The degrees of freedom of then null \(\chi^2\) distribution is

`df <- length(O) - 1`

so the \(p\)-value may be calculated as follows.

`pchisq(t, df, lower.tail=FALSE)`

`## [1] 5.591563e-05`

- This is an easy reject of \(\mathcal{H}_0\) at the 5% level, so we conclude that at least one of the proportions specified by the security company is different than they claim.

The `chisq.test`

library in R can handle this case, by providing it with a single vector of observations, and a vector of probabilities.

`chisq.test(O, p=pstar)`

```
##
## Chi-squared test for given probabilities
##
## data: O
## X-squared = 19.583, df = 2, p-value = 5.592e-05
```

- Essentially the same result.

If gene frequencies are in equilibrium, the genotypes AA, Aa and aa occur in a population with frequencies \((1 – \theta)^2\), \(2\theta(1 – \theta)\), and \(\theta^2\), according to the Hardy Weinberg Law. In a sample from Hong Kong in 1937, blood types occurred with the following frequencies.

```
O <- c(M=342, MN=500, N=187)
N <- sum(O)
N
```

`## [1] 1029`

To perform the test we first need to obtain an estimate for \(\theta\). As simple way is by maximum likelihood. The log likelihood is

\[ \ell = 2\cdot 342 \log (1-\theta) + 500 \log (2\theta(1-\theta)) + 2 \cdot 187 \log(\theta). \]

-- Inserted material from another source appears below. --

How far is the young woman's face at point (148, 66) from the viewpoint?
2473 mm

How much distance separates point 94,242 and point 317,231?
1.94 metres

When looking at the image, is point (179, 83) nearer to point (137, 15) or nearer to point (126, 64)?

The derivative with respect to \(\theta\) is

\[ \ell' = - \frac{2\cdot 342 + 500}{1-\theta} + \frac{500 + 2 \cdot 187}{\theta}. \]

Setting that equal to zero and solving gives \(\hat{\theta} = 0.4247\). Now, using that number we can establish \(p^*\) as

```
thetahat <- 0.4247
pstar <- c((1-thetahat)^2, 2*thetahat*(1-thetahat), thetahat^2)
pstar
```

`## [1] 0.3309701 0.4886598 0.1803701`

Now we can calculate our expected frequencies under \(p^*\).

```
E <- pstar*N
E
```

`## [1] 340.5682 502.8310 185.6008`

Finally, the null distribution has a degrees of freedom that is determined by subtracting the number of parameters estimated, \(k = 1\), from the number of categories, \(c=3\), minus one.

```
df <- length(O) - 1 - 1
df
```

`## [1] 1`

With that we can complete the test by calculating the the test statistic and the \(p\)-value.

```
t <- sum((O - E)^2/E)
t
```

`## [1] 0.03250557`

`pchisq(t, df, lower.tail=FALSE)`

`## [1] 0.8569225`

- So we fail to reject \(\mathcal{H}_0\) and conclude that the probabilities are as hypothesized by the Hardy-Weinberg equilibrium.

We can’t directly use the `chisq.test`

library call because it won’t subtract off \(k\) from the degrees of freedom, but if we were keen we could certainly write our own version!